* SET EXERCISE 1 *
Decide whether each statement below agrees with the forum thread on bricklaying tools, answering yes or no and quoting the exact words of the thread that decide it: (a) the Bricky Wall Building Tool is sold at MachineMart for £34.95 plus VAT; (b) one reply says the frogs and holes in bricks were originally made to add strength; (c) one reply says a dozen bricks of practice is enough to master the thickness of the mortar joint.
* SET EXERCISE 2 *
In the forum thread on bricklaying tools, rewrite the paragraph beginning "It would only do for small garden walls" as a short list that keeps its main points.

* DOCUMENT TEXT *
________________________

# brick laying board??



## lugo35 (26 Mar 2007)

back many years ago, can remember seeing a brick laying stand at one of the woodwork expos. basicly a piece of board that gave the mortar joint spacing. is this still avalible. 
suppost a piece of 12mm mdf sealed with something would do same job.
will have a small area of bricks to lay and am on a tight budget  must be the mean wales side comimg out hehe :lol:


----------



## Newbie_Neil (26 Mar 2007)

The 'Bricky Wall Building Tool' sold on QVC in the past is now sold at MachineMart for £34.95 +vat

I remembered reading this on the SFX site a little while ago.

Cheers
Neil


----------



## TonyW (26 Mar 2007)

Not sure if this any help. Seems to be a jig for laying correct levels of mortar. Remember seeing this on TV some time ago and made a mental note that if I needed to lay my own bricks would invest in one.

http://www.brickytool.com/html/offer.htm

Cheers  
Tony


----------



## lugo35 (26 Mar 2007)

thats the ickle blighter made same mental note  
thanks


----------



## Gaz_XB9R (27 Mar 2007)

May be wrong here but is the idea of the holes or groove in the brick not for the mortar to part fill it to give the wall sideways strength?

Looking at that video of the brickies tool, it gives a flat top and hence you may well lean against your wall and have it slide sideways.


----------



## suprasport (27 Mar 2007)

It would only do for small garden walls in my opinion from the way i have seen them laying them, and the mix of the mortar not enough of the moisture in my opinion will soak through to the brick to make a good enough bond, unless you are laying blues or such like, and if you are laying commons just wet the mix up a tad more and you would get away with it, same for breeze blocks or any masonry that is frogless.

Then again it is designed for the hobbyist and will be fine for those sort of projects, but there should be a warning on them because no building inspector i have ever met would pass any bricklaying using it other than that just mentioned.

Another thing to consider is that bricks are not in the slightest bit uniform and can very in size by upto 10mm
The frogs and holes were originally to save on clay but found to give extra strength as well 
(a bit of useless information)

Sorry i went on a bit there  Just be wary of what you are using it for :wink:


----------



## lurker (28 Mar 2007)

So............ here we "woodworkers" all agreeing that gismos are no substitute (more trouble than they are worth) for a modicum of skill, trying to de-skill bricklaying.

I have only built a few garden walls but once you have got your head round how wet (dry) to have your mortar mix, the thickness issue fades to nowt, so long as you use a line.

Save your money and have a bit of a practice beforehand within say a dozen bricks you will have mastered the thickness of the mortar joint problem.


----------



## Smudger (28 Mar 2007)

Isn't the trouble that the public (DIYers) watch Tommy Walsh do something and want to do it themselves straight away? The idea of practising something (which I guess we would all take for granted) before committing yourself is anathema to them.

________________________

* SOURCE EXCERPT *
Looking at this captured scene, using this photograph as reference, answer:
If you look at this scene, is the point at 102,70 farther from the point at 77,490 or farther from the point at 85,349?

________________________

* EXERCISE ANSWER 1 *
(a) Yes: "now sold at MachineMart for £34.95 +vat"
(b) No: "The frogs and holes were originally to save on clay but found to give extra strength as well"
(c) Yes: "within say a dozen bricks you will have mastered the thickness of the mortar joint problem"

* EXERCISE ANSWER 2 *
- In the writer's opinion, the tool is only suitable for small garden walls.
- In the writer's opinion, the mortar mix used with it doesn't let enough moisture soak into the brick to form a good bond.
- This is not a problem when laying blues or similar bricks.
- When laying commons, making the mix slightly wetter should be enough.
- The same applies to breeze blocks and any other frogless masonry.